### WORK INSTRUCTIONS
Rewrite the rows below, changing every "scene" to "image" and leaving everything else the same. Don't include the pictures in your answer.

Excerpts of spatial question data

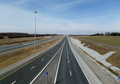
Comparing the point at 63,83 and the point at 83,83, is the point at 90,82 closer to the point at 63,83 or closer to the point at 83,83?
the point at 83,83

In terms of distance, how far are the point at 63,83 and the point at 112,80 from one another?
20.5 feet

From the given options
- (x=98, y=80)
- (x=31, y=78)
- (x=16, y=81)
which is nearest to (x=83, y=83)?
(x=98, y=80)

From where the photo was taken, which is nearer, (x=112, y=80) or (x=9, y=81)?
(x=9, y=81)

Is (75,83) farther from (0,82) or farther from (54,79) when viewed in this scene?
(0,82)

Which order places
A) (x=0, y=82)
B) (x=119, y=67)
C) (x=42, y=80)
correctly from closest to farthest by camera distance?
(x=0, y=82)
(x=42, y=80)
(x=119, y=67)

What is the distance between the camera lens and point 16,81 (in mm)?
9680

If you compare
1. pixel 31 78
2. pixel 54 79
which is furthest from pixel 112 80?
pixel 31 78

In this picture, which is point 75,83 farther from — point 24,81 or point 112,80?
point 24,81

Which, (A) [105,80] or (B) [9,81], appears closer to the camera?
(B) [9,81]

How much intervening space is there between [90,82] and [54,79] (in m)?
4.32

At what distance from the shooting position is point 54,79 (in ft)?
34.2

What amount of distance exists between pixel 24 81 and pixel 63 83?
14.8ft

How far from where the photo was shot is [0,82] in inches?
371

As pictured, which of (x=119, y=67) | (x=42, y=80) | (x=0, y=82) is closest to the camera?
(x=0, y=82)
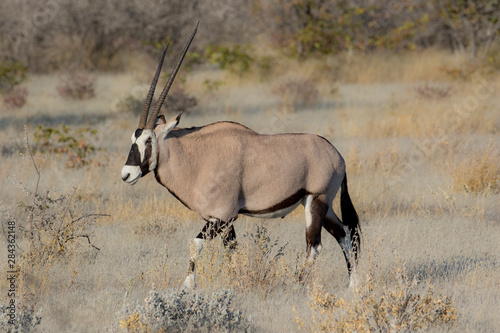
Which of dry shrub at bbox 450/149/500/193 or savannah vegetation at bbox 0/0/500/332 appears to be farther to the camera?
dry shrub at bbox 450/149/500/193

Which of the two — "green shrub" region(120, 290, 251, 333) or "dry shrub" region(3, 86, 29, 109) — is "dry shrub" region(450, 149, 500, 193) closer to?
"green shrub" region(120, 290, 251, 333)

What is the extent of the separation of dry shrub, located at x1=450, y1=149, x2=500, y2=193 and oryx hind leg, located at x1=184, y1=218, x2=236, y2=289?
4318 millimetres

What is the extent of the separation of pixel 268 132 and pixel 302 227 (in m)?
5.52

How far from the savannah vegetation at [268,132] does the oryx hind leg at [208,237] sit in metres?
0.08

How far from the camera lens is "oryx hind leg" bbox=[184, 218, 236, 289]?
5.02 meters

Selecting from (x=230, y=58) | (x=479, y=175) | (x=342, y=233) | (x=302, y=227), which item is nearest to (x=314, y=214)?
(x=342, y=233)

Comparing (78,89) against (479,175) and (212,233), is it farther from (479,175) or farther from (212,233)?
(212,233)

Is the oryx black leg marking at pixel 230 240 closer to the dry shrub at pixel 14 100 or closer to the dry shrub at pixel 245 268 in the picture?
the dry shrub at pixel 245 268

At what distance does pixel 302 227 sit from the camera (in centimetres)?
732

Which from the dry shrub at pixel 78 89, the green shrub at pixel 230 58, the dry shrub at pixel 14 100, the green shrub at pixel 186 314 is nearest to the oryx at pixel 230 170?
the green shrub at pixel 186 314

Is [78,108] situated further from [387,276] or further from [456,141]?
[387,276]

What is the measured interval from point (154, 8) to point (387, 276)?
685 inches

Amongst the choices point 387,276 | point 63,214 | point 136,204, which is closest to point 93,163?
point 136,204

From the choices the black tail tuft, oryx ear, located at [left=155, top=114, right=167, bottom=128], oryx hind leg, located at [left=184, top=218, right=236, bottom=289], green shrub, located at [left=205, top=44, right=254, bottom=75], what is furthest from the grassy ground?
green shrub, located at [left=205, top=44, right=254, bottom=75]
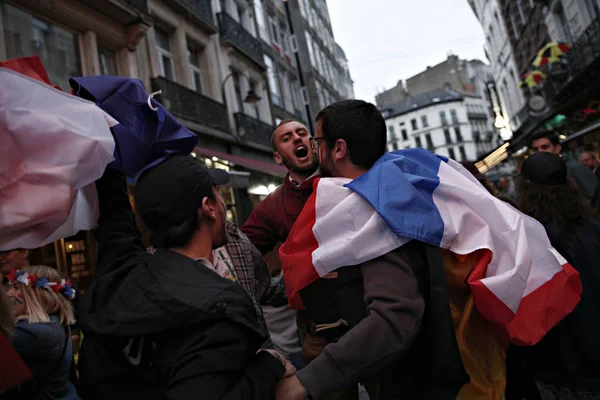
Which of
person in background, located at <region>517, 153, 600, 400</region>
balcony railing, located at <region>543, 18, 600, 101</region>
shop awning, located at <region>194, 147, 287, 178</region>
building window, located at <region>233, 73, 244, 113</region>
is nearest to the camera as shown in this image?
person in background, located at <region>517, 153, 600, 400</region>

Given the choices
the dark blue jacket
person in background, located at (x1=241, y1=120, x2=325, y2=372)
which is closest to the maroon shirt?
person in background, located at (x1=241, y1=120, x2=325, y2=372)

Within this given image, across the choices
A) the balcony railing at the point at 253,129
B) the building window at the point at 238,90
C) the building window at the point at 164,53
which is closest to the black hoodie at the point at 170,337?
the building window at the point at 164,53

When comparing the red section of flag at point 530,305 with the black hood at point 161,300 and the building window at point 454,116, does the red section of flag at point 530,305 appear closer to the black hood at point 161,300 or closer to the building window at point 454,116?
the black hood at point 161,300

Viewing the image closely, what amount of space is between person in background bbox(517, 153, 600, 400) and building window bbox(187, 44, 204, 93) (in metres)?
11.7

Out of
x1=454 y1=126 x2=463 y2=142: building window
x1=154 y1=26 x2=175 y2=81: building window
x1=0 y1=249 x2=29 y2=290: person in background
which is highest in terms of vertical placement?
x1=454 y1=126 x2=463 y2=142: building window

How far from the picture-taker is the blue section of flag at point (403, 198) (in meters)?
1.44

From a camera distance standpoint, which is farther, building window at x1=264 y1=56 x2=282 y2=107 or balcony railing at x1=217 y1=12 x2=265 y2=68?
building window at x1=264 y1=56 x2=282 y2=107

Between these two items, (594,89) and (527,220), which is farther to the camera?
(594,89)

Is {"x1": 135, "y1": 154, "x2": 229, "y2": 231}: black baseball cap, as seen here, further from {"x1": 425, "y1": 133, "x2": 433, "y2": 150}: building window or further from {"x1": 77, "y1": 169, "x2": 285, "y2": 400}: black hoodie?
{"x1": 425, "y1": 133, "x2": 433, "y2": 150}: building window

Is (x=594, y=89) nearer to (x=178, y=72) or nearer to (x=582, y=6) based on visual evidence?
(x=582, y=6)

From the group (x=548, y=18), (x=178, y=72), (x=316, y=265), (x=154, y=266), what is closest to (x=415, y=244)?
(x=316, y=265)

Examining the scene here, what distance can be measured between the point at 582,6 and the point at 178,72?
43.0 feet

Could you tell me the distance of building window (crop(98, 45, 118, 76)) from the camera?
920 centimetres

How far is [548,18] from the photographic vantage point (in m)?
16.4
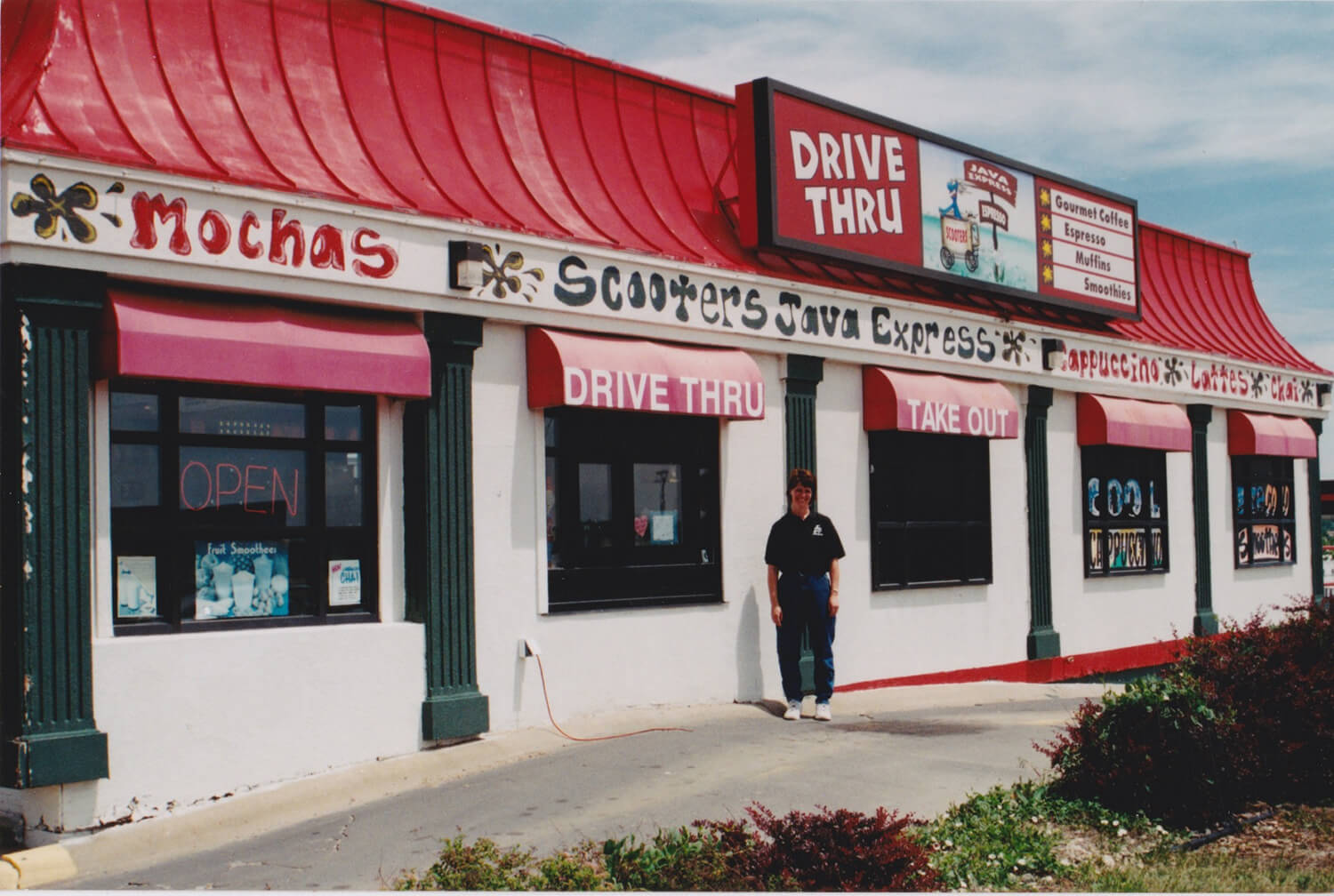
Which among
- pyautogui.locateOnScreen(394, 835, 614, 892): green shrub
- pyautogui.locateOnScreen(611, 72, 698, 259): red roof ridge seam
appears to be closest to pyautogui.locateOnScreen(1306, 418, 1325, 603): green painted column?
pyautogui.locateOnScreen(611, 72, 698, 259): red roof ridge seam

### WRITTEN RESPONSE
Comparing the point at 63,83 and the point at 83,83, is the point at 90,82 closer to the point at 63,83 or closer to the point at 83,83?
the point at 83,83

In terms of distance, how far are the point at 63,83 and the point at 112,80 from one another?
20.5 feet

From the given options
- (x=98, y=80)
- (x=31, y=78)
- (x=16, y=81)
which is nearest to (x=83, y=83)?
(x=98, y=80)

From where the photo was taken, which is nearer, (x=112, y=80) or (x=9, y=81)?
(x=9, y=81)

Is (75,83) farther from (0,82) or farther from (54,79) when viewed in this image?
(0,82)

Which order places
A) (x=0, y=82)
B) (x=119, y=67)
C) (x=42, y=80)
correctly from closest to farthest by camera distance?
(x=0, y=82)
(x=42, y=80)
(x=119, y=67)

What is the distance between the camera lens and point 16,81 (in mm)?
9680

If you compare
1. pixel 31 78
2. pixel 54 79
which is furthest from pixel 112 80?
pixel 31 78

In this picture, which is point 75,83 farther from — point 24,81 or point 112,80?
point 24,81

Which, (A) [105,80] or (B) [9,81], appears closer to the camera?
(B) [9,81]

How much intervening space is there between [90,82] and [54,79] (in m)?
4.32

At what distance from the shooting position is point 54,79 (in ft)?
34.2

What amount of distance exists between pixel 24 81 and pixel 63 83?
14.8ft

How far from where the photo was shot is [0,82] in inches?
371

As pictured, which of (x=119, y=67) | (x=42, y=80) | (x=0, y=82) is closest to the camera?
(x=0, y=82)
Which of dry shrub at bbox 450/149/500/193 or savannah vegetation at bbox 0/0/500/332 appears to be farther to the camera?
dry shrub at bbox 450/149/500/193

Which of the two — "green shrub" region(120, 290, 251, 333) or "dry shrub" region(3, 86, 29, 109) — is "dry shrub" region(450, 149, 500, 193) closer to?
"green shrub" region(120, 290, 251, 333)

What is the extent of the separation of dry shrub, located at x1=450, y1=149, x2=500, y2=193 and oryx hind leg, located at x1=184, y1=218, x2=236, y2=289?
4318 millimetres

What is the extent of the separation of pixel 268 132 and pixel 302 227 (in m)?
5.52

How far from the savannah vegetation at [268,132] does the oryx hind leg at [208,237] sit in metres?
0.08

How far from the camera lens is "oryx hind leg" bbox=[184, 218, 236, 289]?
5.02 meters

Selecting from (x=230, y=58) | (x=479, y=175) | (x=342, y=233) | (x=302, y=227), which item is nearest to (x=314, y=214)?
(x=342, y=233)

Comparing (78,89) against (479,175) and (212,233), is it farther from (479,175) or farther from (212,233)?
(212,233)

Is the oryx black leg marking at pixel 230 240 closer to the dry shrub at pixel 14 100 or closer to the dry shrub at pixel 245 268 in the picture?
the dry shrub at pixel 245 268

At what distance does pixel 302 227 sit from the camera (in centimetres)?
732

Which from the dry shrub at pixel 78 89, the green shrub at pixel 230 58, the dry shrub at pixel 14 100, the green shrub at pixel 186 314 is nearest to the oryx at pixel 230 170?
the green shrub at pixel 186 314

Is [78,108] situated further from [387,276] or further from [456,141]?
[387,276]

What is the measured interval from point (154, 8) to point (387, 276)?
685 inches

Amongst the choices point 387,276 | point 63,214 | point 136,204, which is closest to point 93,163?
point 136,204

From the choices the black tail tuft, oryx ear, located at [left=155, top=114, right=167, bottom=128], oryx hind leg, located at [left=184, top=218, right=236, bottom=289], green shrub, located at [left=205, top=44, right=254, bottom=75], what is furthest from the grassy ground?
green shrub, located at [left=205, top=44, right=254, bottom=75]
Which of
person in background, located at <region>517, 153, 600, 400</region>
balcony railing, located at <region>543, 18, 600, 101</region>
shop awning, located at <region>194, 147, 287, 178</region>
building window, located at <region>233, 73, 244, 113</region>
is nearest to the camera as shown in this image?
person in background, located at <region>517, 153, 600, 400</region>

Given the choices
the dark blue jacket
person in background, located at (x1=241, y1=120, x2=325, y2=372)
which is closest to the maroon shirt?
person in background, located at (x1=241, y1=120, x2=325, y2=372)

Within this given image, across the choices
A) the balcony railing at the point at 253,129
B) the building window at the point at 238,90
C) the building window at the point at 164,53
which is closest to the black hoodie at the point at 170,337?
the building window at the point at 164,53

When comparing the red section of flag at point 530,305 with the black hood at point 161,300 and the building window at point 454,116, does the red section of flag at point 530,305 appear closer to the black hood at point 161,300 or closer to the building window at point 454,116?
the black hood at point 161,300

Viewing the image closely, what amount of space is between person in background bbox(517, 153, 600, 400) and building window bbox(187, 44, 204, 93) (in metres)?
11.7

Out of
x1=454 y1=126 x2=463 y2=142: building window
x1=154 y1=26 x2=175 y2=81: building window
x1=0 y1=249 x2=29 y2=290: person in background
which is highest in terms of vertical placement?
x1=454 y1=126 x2=463 y2=142: building window

How far from the picture-taker is the blue section of flag at point (403, 198) (in meters)?
1.44

From a camera distance standpoint, which is farther, building window at x1=264 y1=56 x2=282 y2=107 or balcony railing at x1=217 y1=12 x2=265 y2=68?
building window at x1=264 y1=56 x2=282 y2=107

Between these two items, (594,89) and (527,220), which is farther to the camera?
(594,89)

Is {"x1": 135, "y1": 154, "x2": 229, "y2": 231}: black baseball cap, as seen here, further from {"x1": 425, "y1": 133, "x2": 433, "y2": 150}: building window or further from {"x1": 77, "y1": 169, "x2": 285, "y2": 400}: black hoodie?
{"x1": 425, "y1": 133, "x2": 433, "y2": 150}: building window

Is (x=594, y=89) nearer to (x=178, y=72) or nearer to (x=582, y=6) based on visual evidence?
(x=582, y=6)

From the group (x=548, y=18), (x=178, y=72), (x=316, y=265), (x=154, y=266), what is closest to (x=415, y=244)?
(x=316, y=265)

Examining the image here, what distance can be measured between the point at 582,6 and the point at 178,72?
43.0 feet

Could you tell me the distance of building window (crop(98, 45, 118, 76)) from the camera?
920 centimetres

How far is [548,18] from the photographic vantage point (in m)?
16.4
Which among
- pyautogui.locateOnScreen(394, 835, 614, 892): green shrub
- pyautogui.locateOnScreen(611, 72, 698, 259): red roof ridge seam
appears to be closest to pyautogui.locateOnScreen(1306, 418, 1325, 603): green painted column?
pyautogui.locateOnScreen(611, 72, 698, 259): red roof ridge seam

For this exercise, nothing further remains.